====== Text extract ======

House of Commons Hansard #87 of the 38th Parliament, 1st Session. (The original version is on Parliament's site.) The word of the day was cfia.


Civil Marriage Act
Government Orders

1:45 p.m.


Cheryl Gallant Renfrew—Nipissing—Pembroke, ON

Mr. Speaker, marriage is the union of one man and one woman to the exclusion of all others. Our critics are trying their best to confuse what is a simple fundamental understanding that has existed for thousands of years. It is not about equality, a woman's right to vote, lifestyles, the charter or any other unrelated excuse that is intended to confuse Canadians.

This is about one thing. This is about protecting the institution of marriage. This is about our opponents making this a nasty fight. It distresses us all when certain individuals use the marriage debate to divide Canadians. They are using this debate as an all out attack on people who only wish to uphold family values.

While in the past people of faith have been prepared to pray in silence as our opponents shape their anti-religious attacks, the rallies held on Parliament Hill on April 9 and in various communities throughout the country were a signal that Canadians reject the desperation tactics of a minority Prime Minister who has lost any moral right to govern.

Let us be clear that this is not a charter issue. Section 15 of the Charter of Rights protects minorities from discrimination. Nowhere do the words “sexual orientation” appear. Sexual orientation was read into the charter by some activist Supreme Court judges.

The definition of marriage should never have gone to the courts. The issue is too large and too fundamental for seven appointed individuals locked away in a room in isolation to decide. This issue must be decided by the people's democratically elected representatives in Parliament and all members of the chamber with the freedom to vote their conscience and the will of the people.

A free vote is a free vote. By forcing certain members of Parliament to vote how he orders, the Prime Minister has ensured that the marriage debate will continue long after the vote, and a tainted vote is worse than no vote. This debate has been one of betrayal and deception.

In June 1999, when Parliament voted 215 to 55 in favour of the sanctity of marriage as being the union of one man and one woman to the exclusion of all others, the current Deputy Prime Minister stated:

--the definition of marriage is already clear in law. It is not found in a statute, but then not all law exists in statutes, and the law is no less binding and no less the law because it is found in the common law instead of in a statute.

The definition of marriage, which has been consistently applied in Canada, comes from an 1866 British case which holds that marriage is “the union of one man and one woman to the exclusion of all others”. That case and that definition are considered clear law by ordinary Canadians, by academics and by the courts

Let me state again for the record that the government has no intention of changing the definition of marriage or of legislating same sex marriages.

Those were the exact words of the justice minister during the 1999 debate. Another promise made, promise broken. That was the position of the current Prime Minister and the Liberal Party in 1999. The government sets the agenda.

====== Raw records ======

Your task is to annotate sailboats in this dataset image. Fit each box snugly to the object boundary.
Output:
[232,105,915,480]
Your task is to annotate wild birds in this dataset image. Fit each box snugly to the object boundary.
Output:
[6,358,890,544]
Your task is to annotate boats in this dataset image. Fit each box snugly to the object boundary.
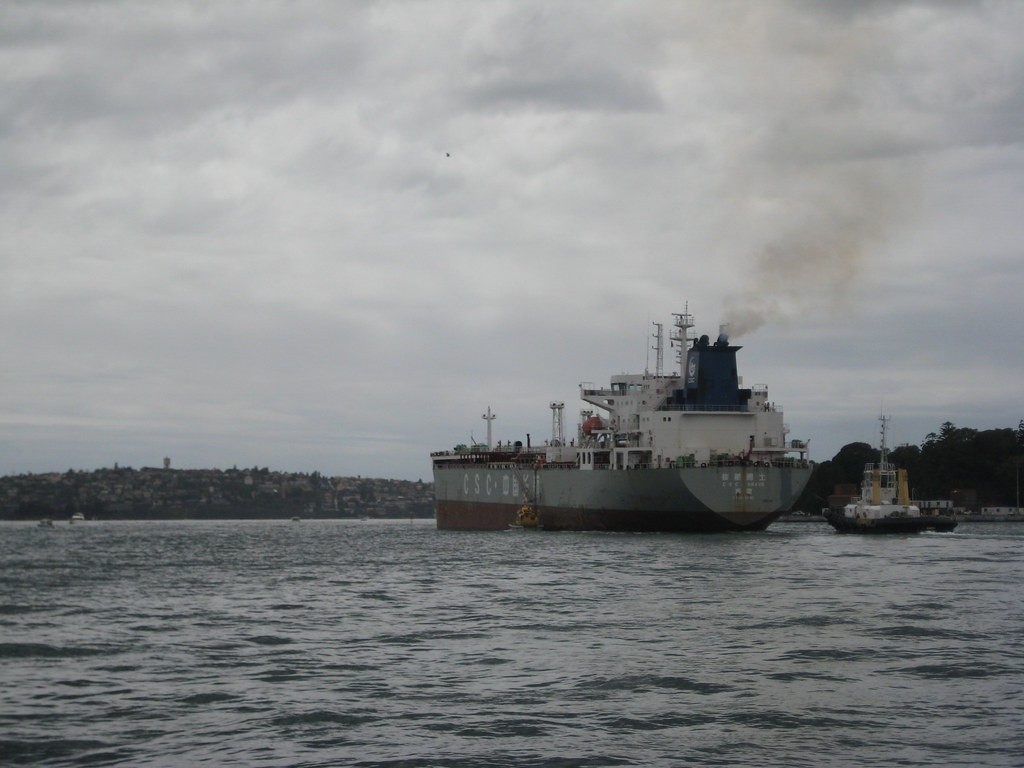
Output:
[72,512,85,520]
[429,300,817,533]
[817,411,961,537]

======

Write the next part of the Civil Marriage Act debate transcript, continuing the speech directly after its final sentence.

- **Output for this task**:
People tell me all the time that they were promised by the government that the marriage debate was settled in 1999. They say that we should be talking about the shortage of doctors, child poverty, the environment and the heavy tax burden. I remind them that changing the traditional definition of marriage is the agenda of the government, not the majority of Canadians who are represented by other political parties in the House of Commons.

It is very evident in Ottawa that the fear is that if Canadians are not talking about changing the definition of marriage, they will start talking more about the startling testimony of the Gomery commission into government corruption.

On February 11 of this year I asked a question for the Treasury Board president regarding another multi-billion dollar government reorganization. I was surprised, as were all Canadians, to see that the question is now linked to the Gomery commission on the fraudulent misappropriation of taxpayer dollars. It is not difficult to understand why the government wants to use Bill C-38 to divert attention away from this scandal ridden government.

Canadians know that it was the Prime Minister, as the right-hand man to the former prime minister, Jean Chrétien, who presided over the loss of tens of billions of dollars to such programs as the $2 billion gun registry and the missing millions from the defence department.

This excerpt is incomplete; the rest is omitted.